Copy out the stretch of lines from the one containing "What length of space separates point (313, 56)" through the one containing "5. (4) the ceiling fan blade at (x=272, y=37)", exactly as they stand, both ends included.

Lines taken from a collection

◆ ◆ ◆ ◆

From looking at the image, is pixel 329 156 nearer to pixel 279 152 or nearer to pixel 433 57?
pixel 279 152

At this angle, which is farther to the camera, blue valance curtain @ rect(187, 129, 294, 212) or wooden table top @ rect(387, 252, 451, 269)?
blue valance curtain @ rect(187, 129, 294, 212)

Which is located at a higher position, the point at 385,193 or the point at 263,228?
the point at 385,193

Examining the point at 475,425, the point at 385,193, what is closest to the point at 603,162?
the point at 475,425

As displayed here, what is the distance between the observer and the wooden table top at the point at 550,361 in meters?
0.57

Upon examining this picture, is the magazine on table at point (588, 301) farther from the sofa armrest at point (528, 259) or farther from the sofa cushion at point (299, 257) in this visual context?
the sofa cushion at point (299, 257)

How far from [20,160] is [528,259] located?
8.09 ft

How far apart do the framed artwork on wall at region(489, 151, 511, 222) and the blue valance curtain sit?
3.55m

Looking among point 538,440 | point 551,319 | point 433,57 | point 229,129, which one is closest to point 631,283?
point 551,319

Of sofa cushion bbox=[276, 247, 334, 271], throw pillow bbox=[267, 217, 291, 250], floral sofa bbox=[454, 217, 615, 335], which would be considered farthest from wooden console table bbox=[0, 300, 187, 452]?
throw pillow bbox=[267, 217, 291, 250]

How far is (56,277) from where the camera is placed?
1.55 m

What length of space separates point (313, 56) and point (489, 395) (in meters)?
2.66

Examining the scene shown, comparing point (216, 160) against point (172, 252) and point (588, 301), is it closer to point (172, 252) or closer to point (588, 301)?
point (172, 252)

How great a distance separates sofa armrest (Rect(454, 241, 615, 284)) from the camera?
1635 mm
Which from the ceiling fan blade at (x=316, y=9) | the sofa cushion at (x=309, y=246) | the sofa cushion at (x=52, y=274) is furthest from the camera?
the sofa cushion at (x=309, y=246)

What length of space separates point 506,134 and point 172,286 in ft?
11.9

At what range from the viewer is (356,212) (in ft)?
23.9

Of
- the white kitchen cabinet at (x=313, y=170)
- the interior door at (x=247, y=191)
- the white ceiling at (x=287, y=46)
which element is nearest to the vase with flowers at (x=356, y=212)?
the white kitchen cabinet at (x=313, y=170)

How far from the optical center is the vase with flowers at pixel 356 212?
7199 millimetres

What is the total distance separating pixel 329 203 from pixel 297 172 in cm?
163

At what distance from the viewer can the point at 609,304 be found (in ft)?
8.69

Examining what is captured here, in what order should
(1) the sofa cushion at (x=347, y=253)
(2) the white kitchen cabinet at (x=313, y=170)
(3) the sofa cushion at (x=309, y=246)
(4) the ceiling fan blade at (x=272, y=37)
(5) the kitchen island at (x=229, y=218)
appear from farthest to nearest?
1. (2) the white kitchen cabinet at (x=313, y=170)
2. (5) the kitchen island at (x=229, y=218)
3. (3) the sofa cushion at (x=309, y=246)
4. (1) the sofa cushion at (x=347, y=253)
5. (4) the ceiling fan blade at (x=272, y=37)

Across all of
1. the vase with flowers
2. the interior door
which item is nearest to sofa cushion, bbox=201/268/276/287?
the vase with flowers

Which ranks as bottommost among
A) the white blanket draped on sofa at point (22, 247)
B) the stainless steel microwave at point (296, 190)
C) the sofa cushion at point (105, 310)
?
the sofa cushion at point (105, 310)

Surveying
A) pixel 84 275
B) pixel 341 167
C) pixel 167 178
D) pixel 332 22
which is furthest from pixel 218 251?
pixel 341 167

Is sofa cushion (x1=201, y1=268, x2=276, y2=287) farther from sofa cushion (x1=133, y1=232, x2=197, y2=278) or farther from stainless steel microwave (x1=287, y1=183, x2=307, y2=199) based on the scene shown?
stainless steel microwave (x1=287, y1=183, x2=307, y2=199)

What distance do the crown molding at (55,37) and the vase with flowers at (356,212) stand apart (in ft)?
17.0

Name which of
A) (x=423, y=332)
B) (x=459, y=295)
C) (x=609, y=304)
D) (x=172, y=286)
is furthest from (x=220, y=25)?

◆ ◆ ◆ ◆

**Correct output**
What length of space separates point (313, 56) and point (489, 395) (in meters)?
2.66

Examining the scene shown, comparing point (216, 160) against point (172, 252) and point (588, 301), is it closer to point (172, 252) or closer to point (588, 301)?
point (172, 252)

How great a distance separates sofa armrest (Rect(454, 241, 615, 284)) from the camera?
1635 mm
Which from the ceiling fan blade at (x=316, y=9) | the sofa cushion at (x=309, y=246) | the sofa cushion at (x=52, y=274) is furthest from the camera?
the sofa cushion at (x=309, y=246)

What length of space separates point 506,134 and point 172,286 in ft?
11.9

At what range from the viewer is (356,212) (in ft)?
23.9

Of
- the white kitchen cabinet at (x=313, y=170)
- the interior door at (x=247, y=191)
- the white ceiling at (x=287, y=46)
which element is nearest to the vase with flowers at (x=356, y=212)?
the white kitchen cabinet at (x=313, y=170)

How far from the optical center is the vase with flowers at pixel 356 212?
7199 millimetres

What is the total distance separating pixel 329 203 from pixel 297 172 in cm?
163

At what distance from the viewer can the point at 609,304 be found (in ft)?
8.69

Examining what is captured here, in what order should
(1) the sofa cushion at (x=347, y=253)
(2) the white kitchen cabinet at (x=313, y=170)
(3) the sofa cushion at (x=309, y=246)
(4) the ceiling fan blade at (x=272, y=37)
(5) the kitchen island at (x=229, y=218)
appear from farthest to nearest?
1. (2) the white kitchen cabinet at (x=313, y=170)
2. (5) the kitchen island at (x=229, y=218)
3. (3) the sofa cushion at (x=309, y=246)
4. (1) the sofa cushion at (x=347, y=253)
5. (4) the ceiling fan blade at (x=272, y=37)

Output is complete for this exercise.